I really do appreciate the insight about the dog neutrality though. I had figured I was going to do some shuffling as I don't want him into puppy play time; of the dogs I had trouble with around other dogs that WAS the common thread! That and a poor nerve base. 

But the other problem is a friendly dog that wants to play with other dogs. Don't want that either. 

Grim (my male) is an excellent adult role model dog as are several other dogs on the team. Cyra (the dysplastic female) is no killer but she is too overloaded in prey but I know once I get him to the ignore dogs point she won't push it. 

Grim has no interest in playing with her and they co-exist in the yard. Certainly puts the burden on me to supply her play needs (since she is not working) but that is as it should be.

So with farm animals...do you think a weekly trip to a farm (after he gets his last puppy shots?) on a dragline will be good...just distract him from farm animals with a toy? I also have a deer trail in the woods behind my house and wild turkeys. I figured we can work on ignoring that too.

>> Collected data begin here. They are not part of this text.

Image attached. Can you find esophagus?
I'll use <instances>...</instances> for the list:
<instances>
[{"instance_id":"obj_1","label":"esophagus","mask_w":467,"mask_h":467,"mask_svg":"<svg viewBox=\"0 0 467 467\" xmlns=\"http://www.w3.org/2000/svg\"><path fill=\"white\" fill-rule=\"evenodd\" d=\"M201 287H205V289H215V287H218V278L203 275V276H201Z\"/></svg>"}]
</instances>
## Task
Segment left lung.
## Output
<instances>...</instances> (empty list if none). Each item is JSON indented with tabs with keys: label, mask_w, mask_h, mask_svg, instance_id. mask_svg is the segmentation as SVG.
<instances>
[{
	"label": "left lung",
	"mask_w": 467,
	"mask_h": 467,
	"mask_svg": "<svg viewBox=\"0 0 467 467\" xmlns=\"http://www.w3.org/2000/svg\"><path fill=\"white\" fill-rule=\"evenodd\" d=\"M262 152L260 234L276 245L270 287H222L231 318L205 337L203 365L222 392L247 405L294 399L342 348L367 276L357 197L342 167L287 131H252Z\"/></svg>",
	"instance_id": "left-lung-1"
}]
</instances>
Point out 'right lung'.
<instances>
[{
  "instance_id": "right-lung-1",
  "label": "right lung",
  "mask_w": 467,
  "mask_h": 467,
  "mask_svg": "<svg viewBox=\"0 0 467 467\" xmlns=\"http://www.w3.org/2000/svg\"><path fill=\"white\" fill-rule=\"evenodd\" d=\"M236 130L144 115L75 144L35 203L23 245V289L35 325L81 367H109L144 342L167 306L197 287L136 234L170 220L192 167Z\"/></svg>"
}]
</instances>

Make them dull and uninteresting? Grim had farm experience when young and he is oblivious to other animals.


----------



## Jim Delbridge

I really can't fault Nancy for her choice. After all, it's what 90% of the dog handlers out there do. It's why trainers like Lou Castle will always be needed. The attitude that if a dog doesn't work out then it can be placed suggests to me the "throw away society" mentality that is so prevalent today. I'd rather just pick well and take full advantage of that exponential learning curve from 4 to 16 weeks of age. Nancy is already losing out on most of that. America is still a free country and I totally respect her right to do it her way. She has a cadre of local experts that she can draw on after all.

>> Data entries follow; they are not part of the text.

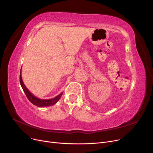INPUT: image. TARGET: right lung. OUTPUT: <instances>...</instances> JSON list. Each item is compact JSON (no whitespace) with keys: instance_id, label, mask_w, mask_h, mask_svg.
<instances>
[{"instance_id":"right-lung-1","label":"right lung","mask_w":153,"mask_h":153,"mask_svg":"<svg viewBox=\"0 0 153 153\" xmlns=\"http://www.w3.org/2000/svg\"><path fill=\"white\" fill-rule=\"evenodd\" d=\"M22 69V68H21ZM22 70L20 71V85L22 87V89L25 92V94L27 96V98H28V100L30 101V102L37 106H39V107H45V106H50L55 105L57 101L59 100V99L61 98V96L62 95V92H61V94H59L57 96H55V98H51V99H48V100H44V99H40L38 98V97L35 96L33 94H32L31 92L29 91V90L27 89L26 86L25 85L24 83L23 82L22 80Z\"/></svg>"}]
</instances>
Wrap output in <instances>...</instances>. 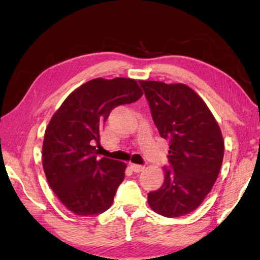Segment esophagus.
<instances>
[{"label": "esophagus", "mask_w": 260, "mask_h": 260, "mask_svg": "<svg viewBox=\"0 0 260 260\" xmlns=\"http://www.w3.org/2000/svg\"><path fill=\"white\" fill-rule=\"evenodd\" d=\"M131 169H132V171H133V172L140 173V172H142V171L144 170V166L136 165V164H131Z\"/></svg>", "instance_id": "esophagus-1"}]
</instances>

good luck and good hunting,

Jim Delbridge





Nancy Jocoy said:


> I still think there is more uncertainty with a young puppy and I have a 9 year old severely dysplastic female from a litter with a ZW of 78 to prove it. [Even though she is doing remarkably and I will need to add another post about remarkable changes with increased fish oil and turmeric]
> 
> I do think the advantage with a puppy is that I can imprint him NOW and get a jump on making everything good in life associated with HR. He is 8 weeks this weekend but she is holding him for a few more weeks because of major time commitment I have to a work project that I can't get away to go get him.
> 
> So I did not personally go up and test the puppy. I know the breeder in real life, her experience in HRD well eclipses mine, she has trained police, military, and SAR dogs and is a Master Trainer for LETS. I like how she works a dog and I like her perceptions on what is needed for a cadaver dog.
> 
> I had talked with her about this litter before it was bred -- but I was not on the hook for this particular puppy as it was a small litter of 4 and another friend and cadaver dog handler had been promised the puppy.
> 
> But some intervening serious events in the "promosed" friend's life made her decide she really could not take the puppy and will have to wait. I know her. She did not reject the pup but really wanted him and this breeder will probably repeat the breeding after waiting out to see how the pups mature.
> 
> So I trusted the breeder's selection. She knew exactly what I was looking for. The pups have had extensive opportunities to explore and be tested (yesterday was slick floors and rubble)--When she did not have what I was looking for, even though she is growing out some other pups from a different breeding, (because this puppy had been promised to another) she bent over backwards connecting me with others who might have had what I wanted.
> 
> So, I feel good about the choice. Time will tell. I think due diligence was done; people often let breeders select pups /dogs and given my limited experience with "puppy picking" I am fine with that. If I raise him right and he does not work out for me, I should be seeing that in short order and we can steer him to the "right" place. Honestly, a few of my teammates really have had no problems with placing dogs that were just not right for the job.


----------



## Lorrie McCarthy

Good luck Nancy! Having a breeder that you can trust who knows what you are looking for is really a big piece of the puzzle, for me anyway.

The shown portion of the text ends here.